Paula Becker to Clara Westhoff
Paula Becker (1876-1907) and Clara Westhoff (1878-1954) became friends at Worpswede, an artist's colony near Bremen, Germany, summer 1899. In January 1900, spent a half-year together in Paris, where Paula painted and Clara studied sculpture with Rodin. In August they returned to Worpswede, and spent the next winter together in Berlin. In 1901, Clara married the poet Rainer Maria Rilke; soon after, Paula married the painted Otto Modersohn. She died in a hemorrhage after childbirth, murmuring, What a shame!
The autumn feels slowed down,
summer still holds on here, even the light
seems to last longer than it should
or maybe I'm using it to the thin edge.
The moon rolls in the air. I didn't want this child.

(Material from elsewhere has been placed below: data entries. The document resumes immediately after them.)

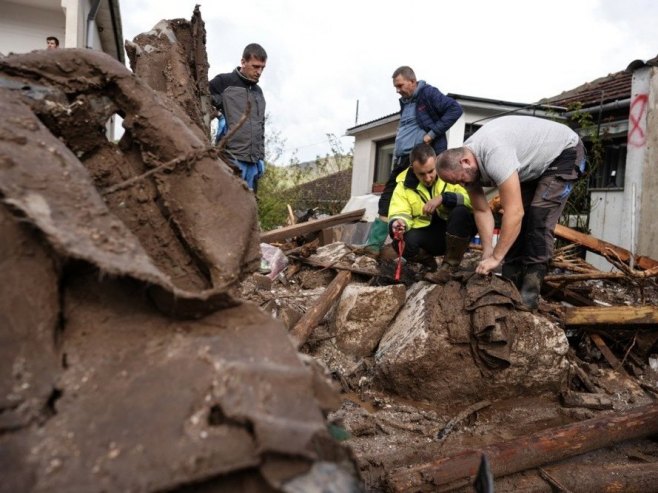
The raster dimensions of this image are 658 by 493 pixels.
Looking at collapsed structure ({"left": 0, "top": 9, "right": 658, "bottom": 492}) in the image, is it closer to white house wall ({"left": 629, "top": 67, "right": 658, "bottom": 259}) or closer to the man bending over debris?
the man bending over debris

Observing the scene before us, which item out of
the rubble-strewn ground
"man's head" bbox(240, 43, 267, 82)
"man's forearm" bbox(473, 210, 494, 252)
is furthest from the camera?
"man's head" bbox(240, 43, 267, 82)

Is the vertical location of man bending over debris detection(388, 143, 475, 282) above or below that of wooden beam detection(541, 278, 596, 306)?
above

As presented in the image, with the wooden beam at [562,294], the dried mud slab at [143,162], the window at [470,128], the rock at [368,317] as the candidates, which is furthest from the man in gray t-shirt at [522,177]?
the window at [470,128]

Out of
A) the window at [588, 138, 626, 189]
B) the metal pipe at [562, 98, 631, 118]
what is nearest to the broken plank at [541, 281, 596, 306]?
the window at [588, 138, 626, 189]

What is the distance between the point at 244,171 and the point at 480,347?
2.82 meters

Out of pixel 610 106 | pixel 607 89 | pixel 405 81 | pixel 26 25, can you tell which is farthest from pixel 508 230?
pixel 26 25

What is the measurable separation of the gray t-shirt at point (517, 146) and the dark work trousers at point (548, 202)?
75mm

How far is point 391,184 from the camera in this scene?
561 centimetres

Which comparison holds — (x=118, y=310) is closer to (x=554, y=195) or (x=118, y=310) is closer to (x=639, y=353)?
(x=554, y=195)

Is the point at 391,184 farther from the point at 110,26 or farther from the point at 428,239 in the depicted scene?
the point at 110,26

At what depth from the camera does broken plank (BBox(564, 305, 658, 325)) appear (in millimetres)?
4398

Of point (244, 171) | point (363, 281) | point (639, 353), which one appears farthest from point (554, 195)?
point (244, 171)

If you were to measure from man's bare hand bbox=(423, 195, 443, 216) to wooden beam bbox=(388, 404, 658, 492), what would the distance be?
2.27 m

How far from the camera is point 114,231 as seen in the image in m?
1.20
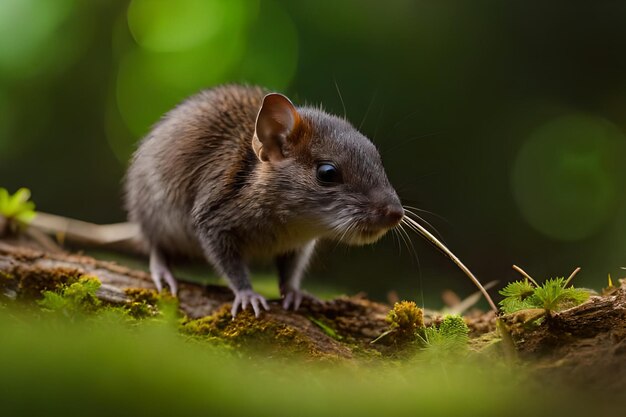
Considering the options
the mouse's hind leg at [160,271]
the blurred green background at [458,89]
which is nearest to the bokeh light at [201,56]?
the blurred green background at [458,89]

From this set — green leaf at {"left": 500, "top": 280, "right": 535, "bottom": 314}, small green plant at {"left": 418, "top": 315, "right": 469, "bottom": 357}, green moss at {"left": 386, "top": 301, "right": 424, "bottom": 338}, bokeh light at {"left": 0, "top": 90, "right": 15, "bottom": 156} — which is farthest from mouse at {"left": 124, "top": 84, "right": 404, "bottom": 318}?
bokeh light at {"left": 0, "top": 90, "right": 15, "bottom": 156}

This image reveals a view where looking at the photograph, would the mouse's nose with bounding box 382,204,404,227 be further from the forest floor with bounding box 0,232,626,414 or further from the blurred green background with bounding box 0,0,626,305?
the blurred green background with bounding box 0,0,626,305

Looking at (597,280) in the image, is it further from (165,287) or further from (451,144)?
(165,287)

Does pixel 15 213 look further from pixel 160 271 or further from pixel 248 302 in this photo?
pixel 248 302

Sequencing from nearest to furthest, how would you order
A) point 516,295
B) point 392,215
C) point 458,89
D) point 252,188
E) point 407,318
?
point 516,295 < point 407,318 < point 392,215 < point 252,188 < point 458,89

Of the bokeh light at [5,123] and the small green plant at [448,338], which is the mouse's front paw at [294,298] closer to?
the small green plant at [448,338]

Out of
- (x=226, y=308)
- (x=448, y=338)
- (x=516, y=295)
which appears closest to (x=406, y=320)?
(x=448, y=338)
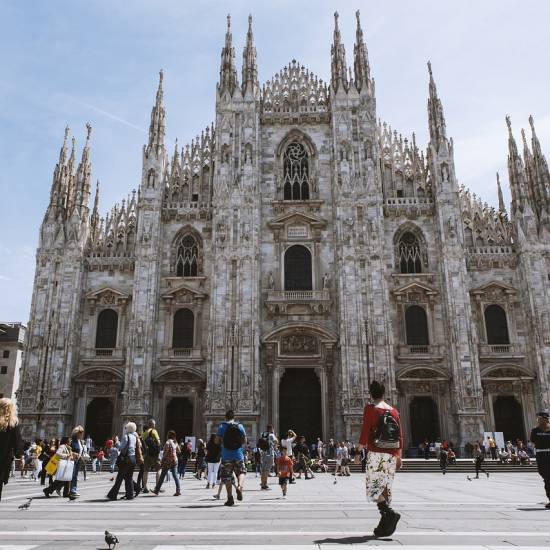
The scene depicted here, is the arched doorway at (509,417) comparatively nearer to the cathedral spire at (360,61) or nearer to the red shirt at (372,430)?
the cathedral spire at (360,61)

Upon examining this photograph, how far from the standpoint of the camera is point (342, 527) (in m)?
6.90

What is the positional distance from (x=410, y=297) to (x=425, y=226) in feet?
14.0

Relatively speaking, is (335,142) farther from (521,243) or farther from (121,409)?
(121,409)

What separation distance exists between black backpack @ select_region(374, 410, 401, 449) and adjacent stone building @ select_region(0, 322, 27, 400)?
178ft

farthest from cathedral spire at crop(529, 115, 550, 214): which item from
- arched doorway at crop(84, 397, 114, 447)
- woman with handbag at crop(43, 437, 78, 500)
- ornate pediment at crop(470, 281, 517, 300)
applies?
woman with handbag at crop(43, 437, 78, 500)

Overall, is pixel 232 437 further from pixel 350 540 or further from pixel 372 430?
pixel 350 540

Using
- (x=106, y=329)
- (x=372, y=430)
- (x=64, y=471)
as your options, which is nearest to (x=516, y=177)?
(x=106, y=329)

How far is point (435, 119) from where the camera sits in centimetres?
3319

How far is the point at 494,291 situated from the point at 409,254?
193 inches

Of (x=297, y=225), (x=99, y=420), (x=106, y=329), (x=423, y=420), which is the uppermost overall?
(x=297, y=225)

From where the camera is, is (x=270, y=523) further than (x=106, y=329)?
No

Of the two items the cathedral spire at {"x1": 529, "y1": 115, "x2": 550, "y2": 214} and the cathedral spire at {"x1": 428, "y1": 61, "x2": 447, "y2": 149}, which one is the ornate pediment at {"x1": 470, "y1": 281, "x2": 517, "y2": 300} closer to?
the cathedral spire at {"x1": 529, "y1": 115, "x2": 550, "y2": 214}

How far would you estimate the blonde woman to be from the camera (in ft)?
22.4

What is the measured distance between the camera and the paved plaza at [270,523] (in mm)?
5664
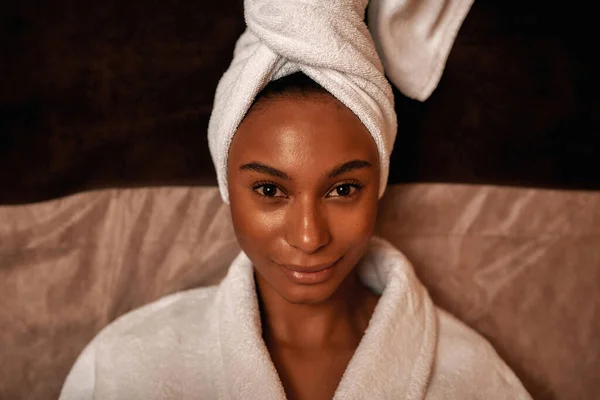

You're the only one I've told.
I want a child maybe, someday, but not now.
Otto has a calm, complacent way
of following me with his eyes, as if to say
Soon you'll have your hands full!
And yes, I will; this child will be mine
not his, the failures, if I fail
will all be mine. We're not good, Clara,
at learning to prevent these things,
and once we have a child it is ours.
But lately I feel beyond Otto or anyone.
I know now the kind of work I have to do.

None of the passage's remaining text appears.